NEW YORK ( TheStreet) -- The Federal Deposit Insurance Corp. on Friday announced final rules for banks in managing their overdraft services.

The final guidance from the FDIC is meant to "address the risks associated with overdraft payment programs," both to customers and to the banks themselves. "When banks spot a pattern of excessive use of an automated overdraft program, they should contact their customers about a more appropriate and lower-cost alternative that better suits their needs," said FDIC chairman Sheila Bair.

The agency expects "any additional efforts to mitigate risks" to be put in place by July 1, 2011. The FDIC is especially concerned about automated overdraft programs, and wants banks to explain alternatives to customers that could limit fees, monitor excessive overdraft use by customers and "take effective follow-up action" with customers who overdraw accounts "on more than six occasions where a fee is charged in a rolling twelve month period."

The banks will then be expected to contact the customer and offer alternatives, including opting-out of overdraft coverage.

Banks will also be expected to institute daily limits on overdraft fees that can be charged, and "consider eliminating fees" for transactions that overdraw a minimal amount, and consider technology that could alert customers who are in danger of over-drawing their accounts.

────────────────────

* _What you need to do_
1. In the article on the FDIC overdraft rules, by what date does the agency expect any additional efforts to mitigate risks to be in place?
2. Say whether each statement agrees with the article on the FDIC overdraft rules, and quote the words of the article that decide it. (a) The FDIC announced the final rules on a Friday. (b) Banks are to follow up with customers who overdraw on more than three fee-charged occasions in a rolling twelve-month period. (c) Banks will be expected to set daily limits on overdraft fees.
3. Write the next part of the article on the FDIC overdraft rules, starting after its final sentence.

* _Material_
────────────────────

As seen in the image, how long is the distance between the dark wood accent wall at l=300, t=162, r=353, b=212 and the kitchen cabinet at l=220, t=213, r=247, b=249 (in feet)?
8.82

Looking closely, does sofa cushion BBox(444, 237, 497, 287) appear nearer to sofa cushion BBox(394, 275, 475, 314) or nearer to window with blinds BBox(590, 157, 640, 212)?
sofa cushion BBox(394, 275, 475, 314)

────────────────────

* _Answers per task_
1. July 1, 2011.

2.
(a) Yes: "The Federal Deposit Insurance Corp. on Friday announced final rules"
(b) No: "on more than six occasions where a fee is charged in a rolling twelve month period."
(c) Yes: "institute daily limits on overdraft fees that can be charged"

3.
The rule is part of the continuing regulatory moves to implement the Dodd-Frank banking reform legislation and the implementation of changes to Regulation E.

That legislation required banks to ask their customers to opt-in for expensive overdraft protection on ATM and debit card transactions. At that time, TheStreet highlighted 10 banks relying heavily on overdraft fee revenue that were expected to feel the pain as a result of the new restrictions.

Bank holding companies with the highest percentage of operating revenue coming from service charges on deposit accounts during the second quarter, before the opt-in rule was implemented, included TCF Financial ( TCB), which later sued the Federal Reserve over the Durbin amendment , which limits fees banks can charge merchants who accept debit card payments. TCF's operating revenue for the third quarter was $300.9 million, declining by $10.4 million from the second quarter. According to regulatory data provided by SNL Financial, the company's service charges on deposit accounts declined 11% from the second quarter to $69.9 million during the third quarter, even though the opt-in rules had only been in effect for half of the quarter.

Other large bank holding companies sorely affected by the opt-in rule during the third quarter included Associated Banc-Corp ( ASBC) and M&T Bank Corporation ( MTB - Get Report), both of which saw their third-quarter services charges on deposit accounts decline 10% from the previous quarter.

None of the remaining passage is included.